BEGIN ENTRIES PROVIDED

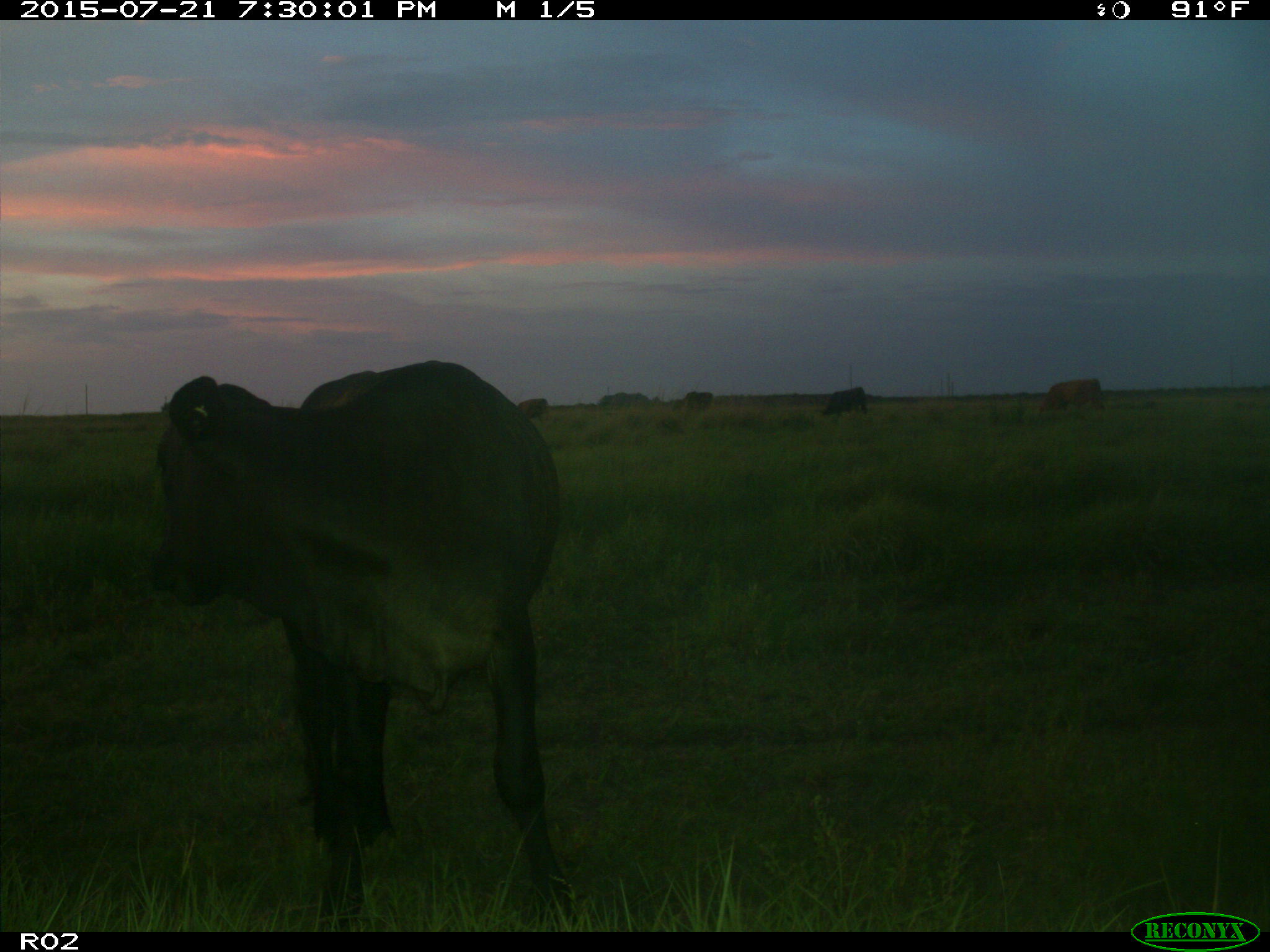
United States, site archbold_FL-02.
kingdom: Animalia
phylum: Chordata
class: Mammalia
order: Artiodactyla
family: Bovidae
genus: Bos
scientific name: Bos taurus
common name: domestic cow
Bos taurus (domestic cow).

END ENTRIES PROVIDED
BEGIN ENTRIES PROVIDED

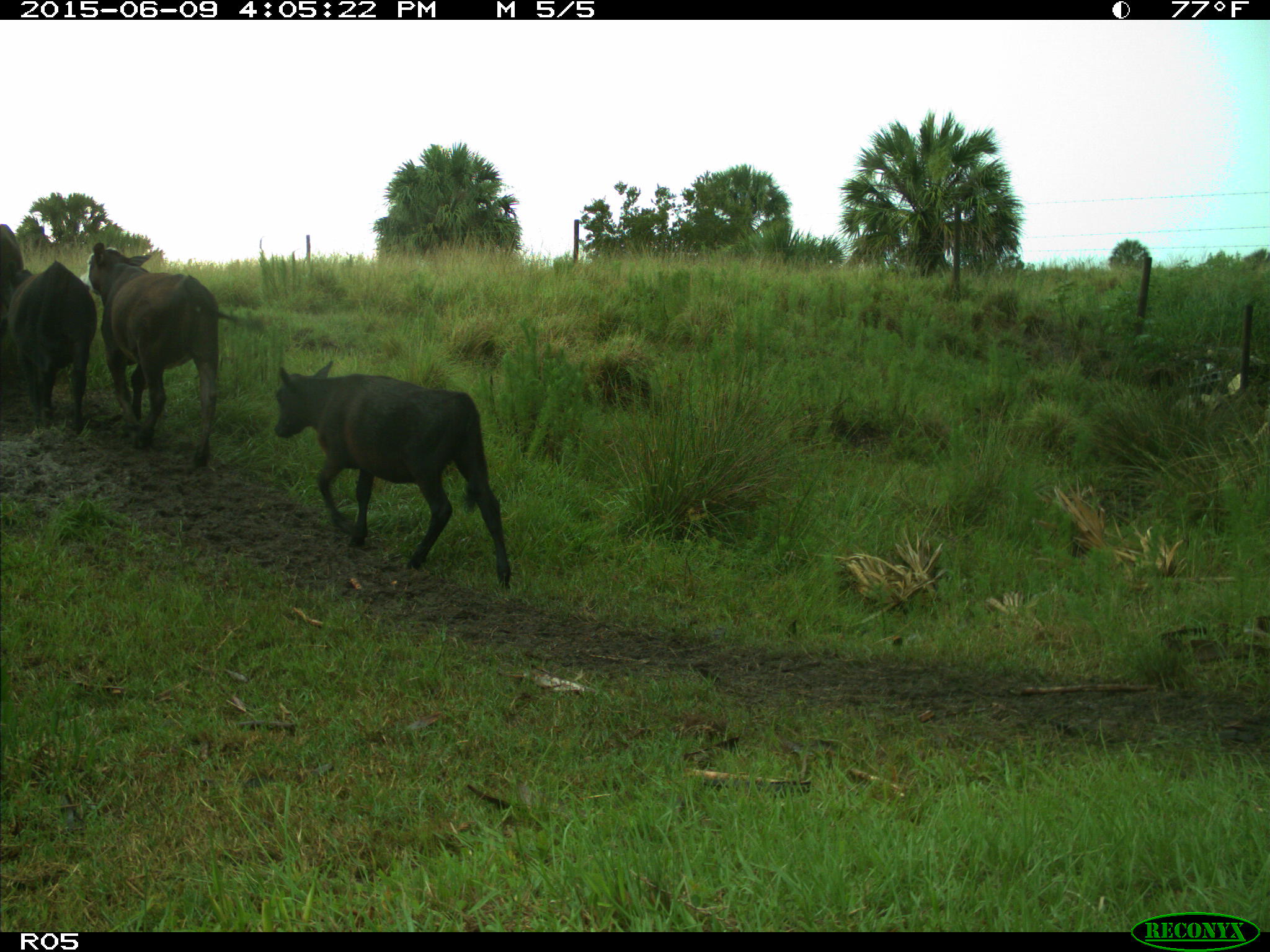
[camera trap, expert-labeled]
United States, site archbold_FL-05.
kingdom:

END ENTRIES PROVIDED

* EXERCISE DESCRIPTION
Say how many lines contain "site" in the material above; the number is the whole answer.

* EXPECTED OUTPUT
2